The volume advantage
Bulk purchasing by SoM makers ensures a steady pipeline of parts. Lower volume chip-down designs purchasing fewer units have less purchasing power and are therefore more likely to face supply chain interruptions when allocation tightens. Volume buyers get priority. These vendors operate at that scale by default, which means their customers benefit from continuity even when the broader market is constrained.
However, certain sectors face unique demands. Medical devices often require 10 years or more of spare-part availability to comply with regulations and support long product lifecycles. A SoM with longevity guarantees to meet this requirement by maintaining support and supply over the long term. A hospital cannot afford to replace an installed base of equipment because a single component is no longer available.
Beyond hardware
Security and functional updates, remote management and testing features add another layer of resilience. Fleets of deployed devices can be kept compliant and operational even during disruptions. A medical monitor in a remote clinic or an industrial controller in a factory does not need to be recalled for a firmware update. It can be patched remotely, reducing downtime and logistical strain and this is of particular importance given the upcoming introduction of the mandatory Cyber Resilience Act which will be required to sell any product within the European Union from 2027.

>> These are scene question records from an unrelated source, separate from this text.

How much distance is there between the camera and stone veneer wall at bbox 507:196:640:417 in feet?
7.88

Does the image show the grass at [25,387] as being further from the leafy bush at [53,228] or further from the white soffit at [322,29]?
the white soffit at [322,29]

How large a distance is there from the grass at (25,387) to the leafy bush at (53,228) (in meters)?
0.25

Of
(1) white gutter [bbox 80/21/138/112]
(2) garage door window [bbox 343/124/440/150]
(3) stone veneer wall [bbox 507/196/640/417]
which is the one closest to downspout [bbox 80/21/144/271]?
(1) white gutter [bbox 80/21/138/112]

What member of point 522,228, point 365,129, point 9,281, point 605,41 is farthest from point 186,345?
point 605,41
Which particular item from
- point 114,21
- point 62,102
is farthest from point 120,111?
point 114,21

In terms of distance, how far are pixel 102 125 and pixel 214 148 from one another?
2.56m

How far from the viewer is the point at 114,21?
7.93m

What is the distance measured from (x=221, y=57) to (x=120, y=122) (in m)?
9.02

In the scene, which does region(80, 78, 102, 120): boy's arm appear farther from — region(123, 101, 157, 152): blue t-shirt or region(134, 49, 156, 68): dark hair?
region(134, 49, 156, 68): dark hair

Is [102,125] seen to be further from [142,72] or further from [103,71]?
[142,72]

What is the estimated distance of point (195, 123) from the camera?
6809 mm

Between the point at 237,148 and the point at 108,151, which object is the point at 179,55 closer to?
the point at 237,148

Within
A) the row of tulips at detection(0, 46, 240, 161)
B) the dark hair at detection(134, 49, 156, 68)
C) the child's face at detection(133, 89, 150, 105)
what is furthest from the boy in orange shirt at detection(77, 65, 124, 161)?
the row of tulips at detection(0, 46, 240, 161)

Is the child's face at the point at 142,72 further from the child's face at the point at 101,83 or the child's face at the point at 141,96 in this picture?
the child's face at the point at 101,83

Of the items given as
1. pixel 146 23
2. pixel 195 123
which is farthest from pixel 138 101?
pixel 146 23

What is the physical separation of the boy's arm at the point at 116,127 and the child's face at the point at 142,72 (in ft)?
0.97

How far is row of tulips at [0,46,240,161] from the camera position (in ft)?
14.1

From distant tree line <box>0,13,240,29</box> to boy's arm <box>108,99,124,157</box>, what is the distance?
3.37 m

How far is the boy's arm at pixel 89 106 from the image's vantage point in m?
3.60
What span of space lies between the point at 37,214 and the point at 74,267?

Vendor lock-in remains a concern, but it can be managed. Choosing a SoM with accessible source code and mainstream operating systems protects against being stranded if a supplier exits the market. Connectivity features also matter. Standard wired and wireless interfaces are a given, but the adoption of eSIM and iSIM technology in SoMs with cellular connectivity reduces dependence on physical SIM cards. Swapping modules becomes easier. Geographic deployment becomes simpler.
A new model
The shift to SoM is not about abandoning custom design. It’s about prioritising the use of valuable engineering resources. For companies that need to differentiate on software, user experience or application logic, offloading the ever-increasing hardware complexity to a proven module makes sense. The supply chain becomes less fragile. Time to market shrinks. Risk drops.
What emerges is a model where resilience is built in rather than bolted on. Instead of reacting to shortages, companies design around them. Instead of hoping suppliers stay solvent, they choose partners with staying power and proven innovation. The conversation moves from firefighting to planning for success. That shift, more than any single technical advantage, is why SoM architecture is gaining ground.